**DATA EXCERPTS:**
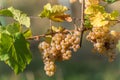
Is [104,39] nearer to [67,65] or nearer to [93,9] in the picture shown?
[93,9]

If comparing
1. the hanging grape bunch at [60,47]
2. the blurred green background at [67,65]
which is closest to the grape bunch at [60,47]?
the hanging grape bunch at [60,47]

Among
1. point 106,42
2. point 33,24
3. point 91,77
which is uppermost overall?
point 106,42

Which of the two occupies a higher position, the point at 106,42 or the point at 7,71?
the point at 106,42

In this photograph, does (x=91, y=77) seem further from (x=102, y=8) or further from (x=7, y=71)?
(x=102, y=8)

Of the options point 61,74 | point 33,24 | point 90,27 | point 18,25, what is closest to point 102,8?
point 90,27

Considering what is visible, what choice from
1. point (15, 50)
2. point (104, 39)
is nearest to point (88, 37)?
point (104, 39)

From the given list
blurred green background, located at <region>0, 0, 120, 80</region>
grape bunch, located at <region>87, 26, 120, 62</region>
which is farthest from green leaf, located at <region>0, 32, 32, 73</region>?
blurred green background, located at <region>0, 0, 120, 80</region>
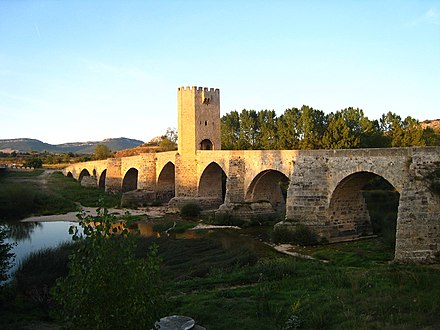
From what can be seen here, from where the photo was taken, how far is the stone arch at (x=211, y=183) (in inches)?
1093

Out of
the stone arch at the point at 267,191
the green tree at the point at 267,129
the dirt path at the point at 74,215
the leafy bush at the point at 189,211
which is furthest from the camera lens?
the green tree at the point at 267,129

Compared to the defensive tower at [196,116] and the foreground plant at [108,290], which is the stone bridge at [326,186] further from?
the foreground plant at [108,290]

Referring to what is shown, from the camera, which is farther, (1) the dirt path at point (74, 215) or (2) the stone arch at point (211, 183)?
(2) the stone arch at point (211, 183)

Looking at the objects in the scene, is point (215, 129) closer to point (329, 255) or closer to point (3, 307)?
point (329, 255)

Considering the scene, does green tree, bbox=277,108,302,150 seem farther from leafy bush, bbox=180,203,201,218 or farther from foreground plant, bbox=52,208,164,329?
foreground plant, bbox=52,208,164,329

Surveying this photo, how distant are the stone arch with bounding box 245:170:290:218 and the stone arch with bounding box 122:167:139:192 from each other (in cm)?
1815

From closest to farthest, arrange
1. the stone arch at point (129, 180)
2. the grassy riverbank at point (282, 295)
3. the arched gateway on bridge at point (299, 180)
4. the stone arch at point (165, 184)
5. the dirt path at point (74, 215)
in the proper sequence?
the grassy riverbank at point (282, 295)
the arched gateway on bridge at point (299, 180)
the dirt path at point (74, 215)
the stone arch at point (165, 184)
the stone arch at point (129, 180)

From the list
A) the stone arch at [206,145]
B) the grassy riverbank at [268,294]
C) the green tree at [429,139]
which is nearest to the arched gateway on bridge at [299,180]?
the stone arch at [206,145]

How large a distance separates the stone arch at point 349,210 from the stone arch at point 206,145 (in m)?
13.6

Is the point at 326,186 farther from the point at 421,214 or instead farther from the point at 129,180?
the point at 129,180

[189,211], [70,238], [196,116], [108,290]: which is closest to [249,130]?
[196,116]

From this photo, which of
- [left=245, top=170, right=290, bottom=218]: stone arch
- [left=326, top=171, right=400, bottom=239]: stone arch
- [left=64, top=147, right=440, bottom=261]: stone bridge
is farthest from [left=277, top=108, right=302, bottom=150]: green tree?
[left=326, top=171, right=400, bottom=239]: stone arch

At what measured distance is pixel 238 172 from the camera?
23.5 m

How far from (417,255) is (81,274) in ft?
34.1
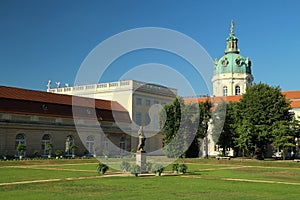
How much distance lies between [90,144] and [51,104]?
28.0 feet

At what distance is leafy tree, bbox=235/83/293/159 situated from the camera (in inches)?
2029

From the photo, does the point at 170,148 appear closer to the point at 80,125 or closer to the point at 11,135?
the point at 80,125

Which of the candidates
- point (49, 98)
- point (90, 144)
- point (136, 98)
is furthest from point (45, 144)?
point (136, 98)

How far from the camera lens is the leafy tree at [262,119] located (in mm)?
51531

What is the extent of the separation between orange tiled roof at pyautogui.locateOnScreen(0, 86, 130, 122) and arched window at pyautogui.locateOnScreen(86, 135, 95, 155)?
124 inches

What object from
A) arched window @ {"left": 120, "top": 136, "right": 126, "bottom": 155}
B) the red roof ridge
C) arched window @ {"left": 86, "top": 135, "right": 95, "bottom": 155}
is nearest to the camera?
the red roof ridge

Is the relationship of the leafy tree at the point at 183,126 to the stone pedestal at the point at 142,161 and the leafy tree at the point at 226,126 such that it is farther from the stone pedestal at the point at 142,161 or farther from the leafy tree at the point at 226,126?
the stone pedestal at the point at 142,161

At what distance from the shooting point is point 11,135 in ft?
155

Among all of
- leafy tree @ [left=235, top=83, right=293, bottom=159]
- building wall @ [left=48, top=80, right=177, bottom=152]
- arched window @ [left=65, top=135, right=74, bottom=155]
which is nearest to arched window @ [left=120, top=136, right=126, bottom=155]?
building wall @ [left=48, top=80, right=177, bottom=152]

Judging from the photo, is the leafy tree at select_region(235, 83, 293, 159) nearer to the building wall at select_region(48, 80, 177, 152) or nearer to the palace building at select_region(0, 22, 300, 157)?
the palace building at select_region(0, 22, 300, 157)

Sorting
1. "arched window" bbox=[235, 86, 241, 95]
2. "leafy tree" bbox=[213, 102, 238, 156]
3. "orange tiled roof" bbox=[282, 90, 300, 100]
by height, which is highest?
"arched window" bbox=[235, 86, 241, 95]

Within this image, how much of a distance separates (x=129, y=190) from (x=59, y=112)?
36.7 metres

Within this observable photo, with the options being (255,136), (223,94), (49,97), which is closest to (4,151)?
(49,97)

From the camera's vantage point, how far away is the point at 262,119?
5303 centimetres
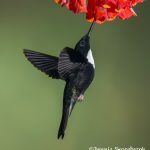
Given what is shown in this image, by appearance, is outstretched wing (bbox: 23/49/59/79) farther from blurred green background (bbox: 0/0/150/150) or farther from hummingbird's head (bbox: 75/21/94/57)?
blurred green background (bbox: 0/0/150/150)

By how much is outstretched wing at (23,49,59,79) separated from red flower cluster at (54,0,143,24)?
25cm

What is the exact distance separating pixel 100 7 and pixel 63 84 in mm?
1851

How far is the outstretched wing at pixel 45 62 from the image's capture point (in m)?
1.22

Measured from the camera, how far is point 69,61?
120 centimetres

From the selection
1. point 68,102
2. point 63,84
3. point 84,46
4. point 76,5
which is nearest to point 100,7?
point 76,5

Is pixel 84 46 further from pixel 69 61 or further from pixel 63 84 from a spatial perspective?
pixel 63 84

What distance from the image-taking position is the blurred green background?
2.80 metres

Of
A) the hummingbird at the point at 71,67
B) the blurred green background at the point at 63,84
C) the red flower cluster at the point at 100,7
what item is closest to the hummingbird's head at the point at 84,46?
the hummingbird at the point at 71,67

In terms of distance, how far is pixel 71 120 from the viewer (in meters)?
2.90

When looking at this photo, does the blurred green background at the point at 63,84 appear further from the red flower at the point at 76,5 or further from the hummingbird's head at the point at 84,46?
the red flower at the point at 76,5

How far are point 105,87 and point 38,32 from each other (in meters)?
0.53

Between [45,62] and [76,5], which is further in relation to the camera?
[45,62]

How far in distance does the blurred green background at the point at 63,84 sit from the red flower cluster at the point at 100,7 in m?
1.81

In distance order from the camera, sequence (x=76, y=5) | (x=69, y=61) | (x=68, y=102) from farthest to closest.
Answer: (x=68, y=102) < (x=69, y=61) < (x=76, y=5)
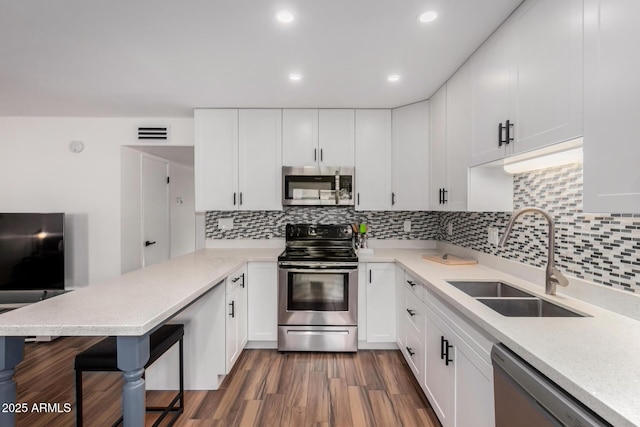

**PROBLEM STATEMENT:** Update everything from the line containing "Given what is" down to the end of the lines, putting "extended wing" wherever "outstretched wing" occurs and keeping everything else the same. Leave the pictures out of your output.

**RESPONSE:**
Given what is shown in this image, by appearance, is extended wing (bbox: 23/49/59/79) farther from blurred green background (bbox: 0/0/150/150) or farther from hummingbird's head (bbox: 75/21/94/57)?
blurred green background (bbox: 0/0/150/150)

By how much is extended wing at (23,49,59,79) separated from red flower cluster at (54,0,143,24)?
25cm

What is the exact distance separating pixel 100 7 and pixel 63 84 in mm?
1851

How far is the extended wing at pixel 45 62 from the image's capture point (in m)?
1.22

Measured from the camera, how far is point 69,61?
120 centimetres

From the selection
1. point 68,102
2. point 63,84
3. point 84,46
4. point 76,5
which is nearest to point 100,7?
point 76,5

Is pixel 84 46 further from pixel 69 61 or further from pixel 63 84 from a spatial perspective?
pixel 63 84

What distance from the image-taking position is the blurred green background?
2.80 metres

Of
A) the hummingbird at the point at 71,67
B) the blurred green background at the point at 63,84
C) the red flower cluster at the point at 100,7
what item is closest to the hummingbird's head at the point at 84,46?
the hummingbird at the point at 71,67

In terms of distance, how far is pixel 71 120 from the viewer (in meters)?
2.90

When looking at this photo, does the blurred green background at the point at 63,84 appear further from the red flower at the point at 76,5 or further from the hummingbird's head at the point at 84,46?
the red flower at the point at 76,5

How far are point 105,87 and point 38,32 from each other (in meters)?
0.53

Between [45,62] and [76,5], which is further in relation to the camera?
[45,62]

How far in distance does the blurred green background at the point at 63,84 sit from the red flower cluster at the point at 100,7 in m?
1.81

In distance order from the camera, sequence (x=76, y=5) | (x=69, y=61) | (x=68, y=102) from farthest to closest.
Answer: (x=68, y=102) < (x=69, y=61) < (x=76, y=5)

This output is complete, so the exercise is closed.